═════ TEXT
I said "those came back to China". Most undergrad went back to China eventually. Just compare the number of Chinese students given in the article and the number of H1-B visa issued every year. Do the math.
Oh I see.. you're saying, the article claims students have a better chance of getting a job in the US, but in reality, the chance is not so great since H1-B visas are limited.
Are you happy that you studied in the US? Or do you think it was not worth it? Just curious.
I understand 100%. I feel that way about a lot of things I try in life =)
How are you doing now?
By the way, I just watched a documentary about this kind of thing happening in China [1]. One American version of that story is a documentary named College, Inc [2]
Good Sharing. I come from a tier 1 city in China. The struggle people in [1] have seems very distant to me. I think they are good people, but they are just too naive to think they could get decent office jobs with such low grades. (At 5:37, it mentioned the girl only got 388 points for National Entrance Exam. It was terrible.) They might be better suited for a blue collar job or a service sector job (waiter/waitress etc). Those jobs might just pay much better.
And yes, I probably have better resources than those unfortunate. But guess who had paid the price? My great grandparents. They came to tier 1 city in 1900s, lived a hard life and did low skilled work like ironing cloth so that my grandparents could settle in city. The kid at 45:47 whining about how things were unfair to him was just making me sick.
══════════
BRIEF: Can you shorten the paragraph in the discussion thread above that begins "And yes, I probably have better resources" into a brief list of its main facts?
═════ COLLECTED MATERIAL
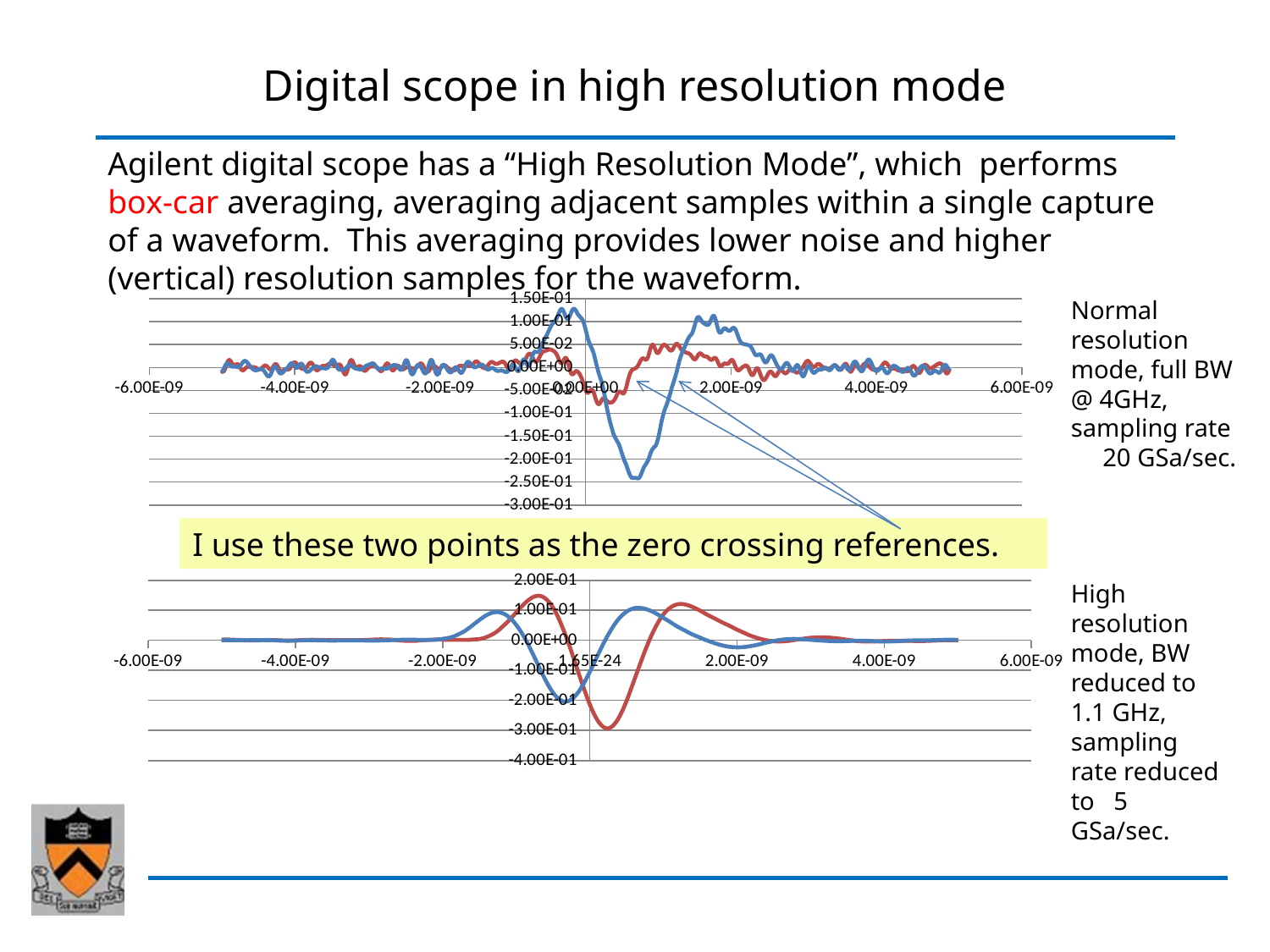
In the upper chart, which line reaches the higher peak value, the blue line or the red line? blue line How many lines are plotted in the lower chart? 2 What kind of chart is the upper chart on the slide? line chart In the lower chart, what is the highest value shown on the vertical axis? 2.00E-01 In the upper chart, what is the lowest value shown on the vertical axis? -3.00E-01 In the upper chart, is the minimum value of the blue line greater or less than -2.00E-01? less What kind of chart is the lower chart on the slide? line chart In the upper chart, which line reaches the lower minimum value, the blue line or the red line? blue line In the upper chart, is the peak value of the blue line greater or less than 1.00E-01? greater In the lower chart, is the minimum value of the red line greater or less than -2.00E-01? less How many lines are plotted in the upper chart? 2 In the lower chart, which line reaches the lower minimum value, the blue line or the red line? red line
══════════
SOLUTION TO THIS TASK:
- The writer probably has better resources than those unfortunate people.
- The writer's great-grandparents paid the price for that.
- They came to a tier 1 city in the 1900s and lived a hard life.
- They did low-skilled work, such as ironing cloth, so the writer's grandparents could settle in the city.
- The kid at 45:47 whining that things were unfair to him made the writer sick.